A total of 371 polymorphic DNA fragment categories were detected among the 75 Hedysarum samples using the three AFLP primers. Eleven samples were excluded from the analysis due to insufficient number of fragments or poor-quality data. Results of genealogical analysis using these 371 polymorphic DNA fragments are shown in Figure 88.. Note that for a given pair of samples, the physical distance between them as measured by the length of the line separating them is reflective of the genetic distance between them. The greater the separation between two samples, the greater the number of differences between two samples. No two plants displayed identical profiles over these 371 fragment categories. The analysis showed that individual plants were correctly classified into one of two groups: H. boreale and H. occidentale (Figure 88).). Moreover, most of the H. boreale plants were correctly classified into four groups corresponding to collection site (Figure 88).). There were a few samples, such as HB U2 01 06, U48 01 02 and U2 01 15, that fell outside the expected groups. Examination of the electropherograms for these samples did not indicate problems with the number or quality of fragments. However, reanalysis of these samples with more primer pairs might be necessary to confirm whether these results were indicative of possible biological dispersal.

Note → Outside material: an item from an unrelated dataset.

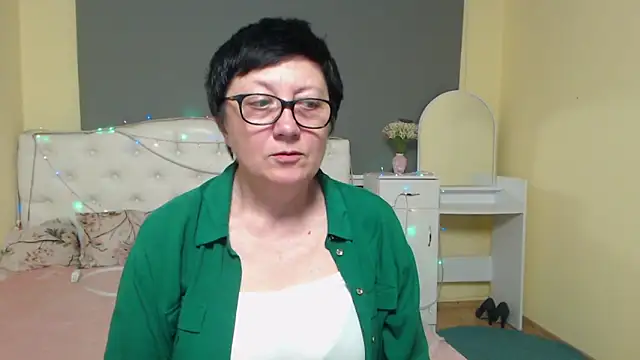 EmilyL0ve online show from 4, 5, 2026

The Applied Biosystems Plant Mapping kit and the 3130xl Genetic Analyzer, in conjunction with the GeneMapper software, is an integrated system for sample loading, data collection, fragment size calling, and accurate allele calling in both graphical and tabular formats for AFLP assays. By using POP-7 polymer on the 3130xl system, multiple applications for both sequencing and fragment analysis can run seamlessly on a single system. The software features, such as the use of the samples for the generation of panels, normalization of the peak heights, ability to delete common peaks, and quality values, should enable accurate AFLP analysis that if necessary can be easily optimized for different parameters.
This system has been shown to be useful for species and variety identification of Hedysarum sweet-vetches. The results demonstrate informative biological data concerning the genetic identity of the Hedysarum collections. As expected, plants were separated into two distinct groups according to species identifications (i.e., H. boreale and H. occidentale). Moreover, detection of genetic identity within collection sites of H. boreale demonstrates the relatively precise nature of the AFLP detection techniques described here. Imprecise classifications of collection sites by DNA fingerprinting could be attributable to real biological dispersal or an insufficient amount of genetic data (i.e., an insufficient number of AFLP primer pairs).
The AFLP process is covered by patents owned by Key-gene N.V.
Mention of trade names or commercial products in this article is solely for the purpose of providing specific information and does not imply recommendation or endorsement by the U.S. Department of Agriculture.